GOAL OF THE EXERCISE: In the Pacemaker failover thread, rewrite the part between "[ClusterLabs] Pacemaker failover" and "nothing yet ...", inclusive, replacing "Unfortunately" with "Sadly".

GIVEN PASSAGE:
────────

[ClusterLabs] Pacemaker failover failure

Tue Jul 14 23:23:43 EDT 2015

В Wed, 15 Jul 2015 00:31:45 +0100
alex austin <alexixalex at gmail.com> пишет:

> Unfortunately I have nothing yet ...
> 
> There's something I don't quite understand though. What's the role of
> stonith if the other machine crashes unexpectedly and totally unclean? Is
> it to reboot the machine and recreate the cluster, thus making the drbd
> volume available again? or is it other?
> 

The role of stonith is to ensure known "offline" state of unclean node,
so that other nodes can start resources that were previously active on
unclean node. Without stonith remaining nodes cannot decide whether
unclean node is no more functional or whether it is simply
communication channel between nodes. 

> The way I see it, even if stonith is functional the other node's drbd
> filesystem will not be acessible until the crashed node is back up, is this
> correct?
> 

No, that is something in your configuration. Unfortunately I do not
have experience specifically with DRBD so cannot comment. But in
general once other node knows that crashed node is definitely down it
should allow full read-write access to local DRBD copy.

I'm not sure what "other's node drbd filesystem" means here though ...
DRBD is replicated by definition and does not belong to one or another
node. It has two replicas, and each replica is physically owned by one
node; nodes coordinate and replicate updates of local copy to copy on
its partner.

────────

RECORDS:
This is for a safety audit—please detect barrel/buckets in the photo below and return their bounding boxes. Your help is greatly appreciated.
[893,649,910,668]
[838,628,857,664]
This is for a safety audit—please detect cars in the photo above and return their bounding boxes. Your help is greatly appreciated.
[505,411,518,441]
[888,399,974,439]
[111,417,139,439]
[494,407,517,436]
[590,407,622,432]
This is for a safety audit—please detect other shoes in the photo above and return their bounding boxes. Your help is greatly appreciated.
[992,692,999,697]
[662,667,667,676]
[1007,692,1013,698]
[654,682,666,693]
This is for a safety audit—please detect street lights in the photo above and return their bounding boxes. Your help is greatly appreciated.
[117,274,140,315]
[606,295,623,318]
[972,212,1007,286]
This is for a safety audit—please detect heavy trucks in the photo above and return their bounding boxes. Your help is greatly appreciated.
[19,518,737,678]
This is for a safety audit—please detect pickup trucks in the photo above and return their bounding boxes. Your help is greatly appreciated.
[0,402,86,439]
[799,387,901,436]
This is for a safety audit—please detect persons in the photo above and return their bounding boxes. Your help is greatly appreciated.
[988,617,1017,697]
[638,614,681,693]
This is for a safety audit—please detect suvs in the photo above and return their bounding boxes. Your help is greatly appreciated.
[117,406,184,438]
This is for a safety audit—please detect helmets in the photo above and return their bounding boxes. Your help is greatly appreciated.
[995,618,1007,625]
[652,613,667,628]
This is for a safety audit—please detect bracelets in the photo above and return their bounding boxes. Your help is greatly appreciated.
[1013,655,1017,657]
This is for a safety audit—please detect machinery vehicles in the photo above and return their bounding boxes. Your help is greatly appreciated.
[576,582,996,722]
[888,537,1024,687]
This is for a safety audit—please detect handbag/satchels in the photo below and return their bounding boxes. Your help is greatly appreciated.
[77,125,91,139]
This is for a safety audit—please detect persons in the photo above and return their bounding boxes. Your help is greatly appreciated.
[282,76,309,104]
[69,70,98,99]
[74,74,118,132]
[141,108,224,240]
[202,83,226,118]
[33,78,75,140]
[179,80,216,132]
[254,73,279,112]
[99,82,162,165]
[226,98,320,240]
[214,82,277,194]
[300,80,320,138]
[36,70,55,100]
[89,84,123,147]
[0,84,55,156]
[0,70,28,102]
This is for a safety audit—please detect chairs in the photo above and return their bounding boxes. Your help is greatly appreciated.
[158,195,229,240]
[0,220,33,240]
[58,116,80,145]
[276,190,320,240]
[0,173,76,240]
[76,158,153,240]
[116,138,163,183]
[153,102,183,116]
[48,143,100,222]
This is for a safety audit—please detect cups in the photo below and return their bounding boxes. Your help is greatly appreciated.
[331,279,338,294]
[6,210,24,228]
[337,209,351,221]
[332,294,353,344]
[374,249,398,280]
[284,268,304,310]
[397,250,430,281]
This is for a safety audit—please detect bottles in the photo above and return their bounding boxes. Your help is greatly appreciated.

────────

THE RESULT:
[ClusterLabs] Pacemaker failover failure

Tue Jul 14 23:23:43 EDT 2015

В Wed, 15 Jul 2015 00:31:45 +0100
alex austin <alexixalex at gmail.com> пишет:

> Sadly I have nothing yet ...